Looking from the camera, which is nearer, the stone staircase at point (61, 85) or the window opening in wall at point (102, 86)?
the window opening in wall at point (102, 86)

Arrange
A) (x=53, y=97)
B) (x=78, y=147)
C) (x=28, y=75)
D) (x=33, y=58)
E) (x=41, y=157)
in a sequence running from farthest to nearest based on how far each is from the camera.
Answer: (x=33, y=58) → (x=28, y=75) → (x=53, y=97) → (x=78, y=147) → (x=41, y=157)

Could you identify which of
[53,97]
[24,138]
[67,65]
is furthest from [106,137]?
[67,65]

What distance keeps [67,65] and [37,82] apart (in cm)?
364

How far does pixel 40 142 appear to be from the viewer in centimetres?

_What to work on_
Reproduce all of the data above line for line, with no changes.

_Exercise output_
Looking from the camera, which is nearer, the stone staircase at point (61, 85) or the window opening in wall at point (102, 86)?
the window opening in wall at point (102, 86)

Arrange
A) (x=53, y=97)
B) (x=78, y=147)
C) (x=28, y=75)
D) (x=33, y=58)
E) (x=41, y=157)
in a sequence running from farthest to nearest based on how far each is from the camera.
Answer: (x=33, y=58) → (x=28, y=75) → (x=53, y=97) → (x=78, y=147) → (x=41, y=157)

Could you identify which of
[53,97]
[24,138]
[67,65]
is furthest from [106,137]?
[67,65]

What distance keeps [67,65] and [37,82] apart (in cm)?
364

How far does pixel 40 142 appear to be from the viewer in centimetres?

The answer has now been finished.